[Extrait fourni]

******************************

Pour ce faire, Albert et son chien sont mis en scène chronologiquement à 9 moments différents de la journée.
Se succèdent donc, au théâtre de la vie, neuf décors et leurs acteurs, sur praticables biscornus et mobiles.
Ils alternent avec un gros plan de l’intérieur surréaliste de la boîte crânienne.
Les textes consistent d’une part en commentaires prosaïques traduits du langage-chien, d’autre part en une formule titre placée en haut de page et résumant l’activité cérébrale elle-même exprimée par des dizaines de verbes (à la première personne) disposés en fonction des dessins.
Ceux-ci, poétiques mais souvent extrêmement fouillés, sont compréhensibles par un jeune enfant.
En revanche, pour profiter pleinement de la lecture, il faut posséder les subtilités de notre langue (9 ans au moins) car c’est grâce à la polysémie que le chien est drôle pour nous.
L’histoire ne se livre pas sans effort de la part du lecteur; il faut souvent revenir en arrière si l’on n’a pas été attentif aux détails.
Toute la subtilité du livre réside dans cette interactivité car ce sujet sérieux est traité de façon ludique ; si elle s’avère nécessaire, l’aide d’un adulte peut se borner à quelques questions pour donner des pistes.
L’enfant trouvera les réponses dans les dessins ; il en tirera alors le grand plaisir d’avoir dû chercher pour voir vraiment et la satisfaction de comprendre ce qui était déroutant voire absurde au premier abord.
Intérieur ou formulé, cet aboutissement sera la preuve du fonctionnement de son intelligence alors qu’il semblait n’y avoir qu’amusement.
1) DIMANCHE MATIN – LA CHAMBRE A COUCHER – ON DORT
Détails à repérer p. 1,2 dans le dessin
* l’oiseau et ses transformations (plumes édredon, patineur, avion) constituent le rêve d’Albert plus varié que le tas d’os au-dessus du chien (opposition homme/bête)
* le support a des roulettes et un filin rouge pour pouvoir être déplacé (théâtre)
* des caractères d’imprimerie sans fantaisie (disposition linéaire) sont utilisés pour les pensées du chien (ce sera toujours le cas)

******************************

[Liste du matériel]

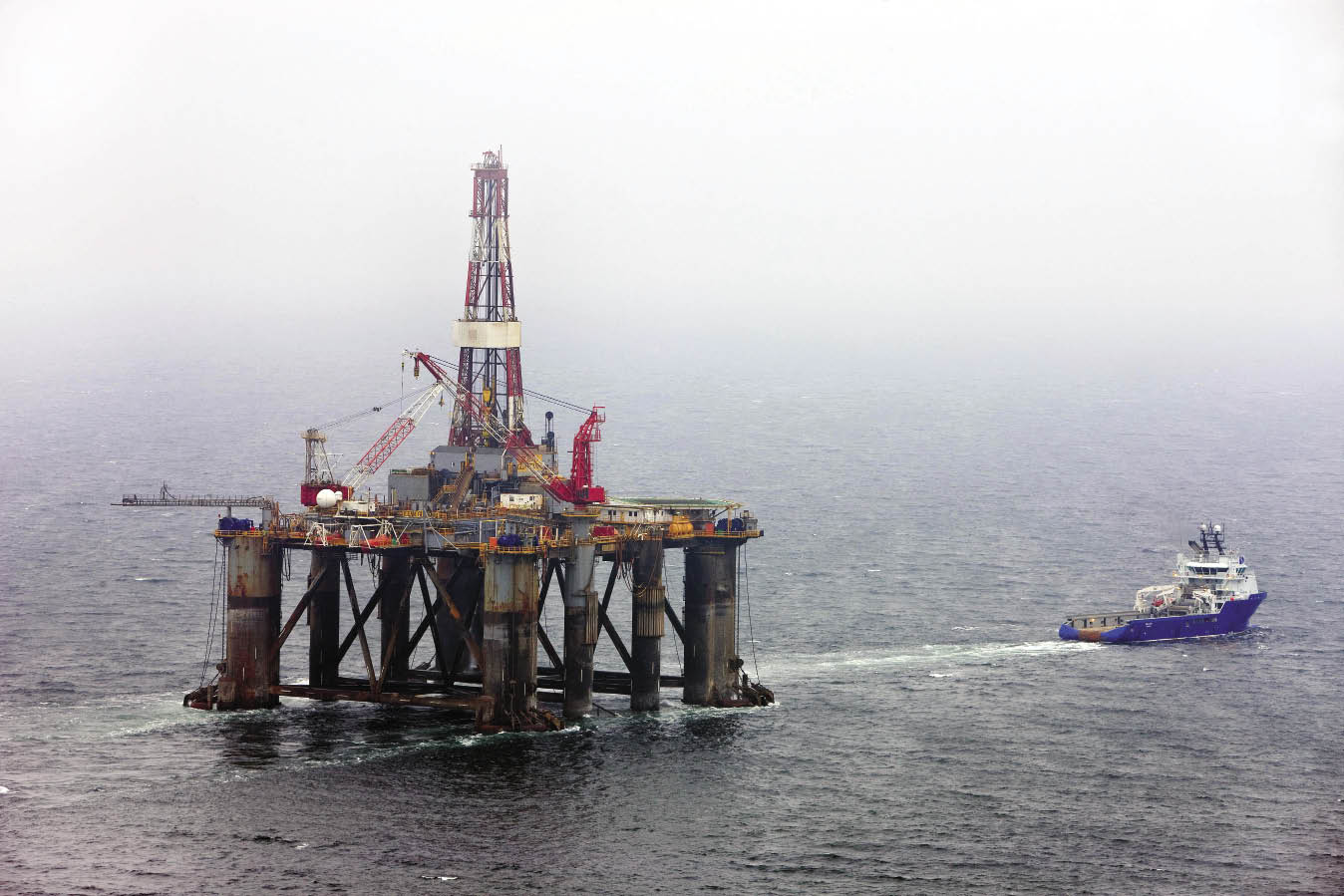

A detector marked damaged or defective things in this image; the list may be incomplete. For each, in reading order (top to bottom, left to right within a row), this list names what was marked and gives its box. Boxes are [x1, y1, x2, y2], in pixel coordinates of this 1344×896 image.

rusty steel column [217, 537, 280, 709]
rusty steel column [307, 547, 341, 688]
rusty steel column [379, 550, 408, 682]
rusty steel column [481, 553, 537, 731]
rusty steel column [561, 515, 593, 720]
rusty steel column [631, 539, 669, 715]
rusty steel column [682, 539, 736, 709]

******************************

[Consignes]
a. D'après l'extrait sur le livre d'Albert et son chien, pourquoi faut-il avoir au moins 9 ans pour profiter pleinement de la lecture ? Répondez en une à trois phrases.
b. Poursuivez l'extrait sur le livre d'Albert et son chien à partir de sa dernière phrase.
Ce matériel ne provient pas de la même source que l'extrait sur le livre d'Albert et son chien.

[Réponses par consigne]
a. Il faut maîtriser les subtilités de la langue, donc avoir au moins 9 ans. C'est en effet grâce à la polysémie que le chien est drôle pour le lecteur.

b.
* les proportions (Albert et le chien sont plus gros)
Langue-chien :
* le canari du voisin sonne (pendule avec chants d’oiseaux ?)
* pronoms (je, mes)
* notion inconnue : dimanche (se lever, se coucher tard)
Détails dessin et typographie p.3, 4 (gros plan)
*le chien a les yeux ouverts
*Albert a les yeux fermés mais son cerveau est réceptif (sons). Il « s’exprime » en caractères d’imprimerie spécifiques à droite (capitales, disposition).
Deux lignes de part et d’autre de la donnée neurologique à retenir résument le chapelet sinueux de verbes. En rouge, ce qui concerne l’avenir. Voilà établi le code permettant à chaque page de savoir qui parle.
*le cloisonnement du cerveau est fait de branches ; l’oiseau sautille librement (humour lié au texte).
Langue : blague sur cervelle de moineau
2) LE PETIT DÉJEUNER – LA CUISINE – ALBERT RÊVASSE MAIS ENTEND TOUT
Détails à repérer p. 1,2 dans le dessin
De gauche à droite : le bleu dans la fenêtre (il fait beau), le voisin mécontent (aboie), les voitures, la radio déverse au sens propre les catastrophes du jour, la cafetière, la veste fantaisiste (queue de pie), l’oiseau qui chante, les publicités, la boite de céréales, le drôle de vélo sans pédales, les escaliers. Il s’agit de l’univers quotidien dans lequel Albert circule et que l’on reverra dehors.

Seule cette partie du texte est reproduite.